In one particularly notable example in 2020, the organization used a trade agreement between the U.S. and Mexico to secure a ban on seafood imports in order to compel the Mexican government to enforce protections over concerns of the likely extinction of the vaquita porpoise, the most endangered marine mammal in the entire world. As of July 2020, there were only an estimated ten vaquitas left in their native area, the Gulf of California in Northern Mexico. Without the ban on imports, the Mexican government lacked the political will to implement consequences severe enough to restrict fishing boats and their lethal fishing nets from the established protected waters.

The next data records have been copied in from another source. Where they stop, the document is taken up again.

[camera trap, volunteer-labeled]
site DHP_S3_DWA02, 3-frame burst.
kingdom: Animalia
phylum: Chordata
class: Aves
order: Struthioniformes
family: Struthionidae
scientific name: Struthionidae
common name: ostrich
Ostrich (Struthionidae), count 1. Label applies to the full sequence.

Similarly, the CBD has also pursued action against Mexico under the U.S. Moratorium Protection Act for the killing of hundreds of loggerhead sea turtles as a consequence of unrestricted fishing vessels along the Baja Peninsula. Once numbering in the millions, there are now an estimated 50,000 loggerhead turtles alive internationally. Crucially, the Center petitioned the National Marine Fisheries Service (NMFS) to establish a loggerhead bycatch limit in Mexico, in order to quantify losses and subsequently leverage enforcement of their protection. Even with the quite high bycatch limit of 90, Mexican fishing vessels have surpassed that number every year since 2017. These violations have largely supported the increasing efforts of environmental organizations to place pressure on governments, which is needed in order to force them to do more and act on their internationally agreed responsibilities.

The CBD has been fighting for the protection of the vaquita marina for the last decade. (Photo: Archive)

Consequently, the Center of Biological Diversity has been quite successful over time in protecting cross-border species such as Mexican wolves, jaguars, condors, and black-footed ferrets, as well as securing protections over millions of acres of habitats. Still, reducing industrial fishing interactions remains a primary concern for the organization in Mexico, proving more challenging than the efforts to protect terrestrial land and animals.

The Center also does not stop at legal measures, often also using scientific reports to support their work, such as this month’s IPCC assessment. “Human beings are not only linked to nature,” says Olivera, “we are also inextricably linked to its diversity. It is imperative that we secure a future for all species, great and small, hovering on the brink of extinction. We want those who come after us to inherit a world where the wild is still alive. It’s not about wanting it, it’s that we need it.”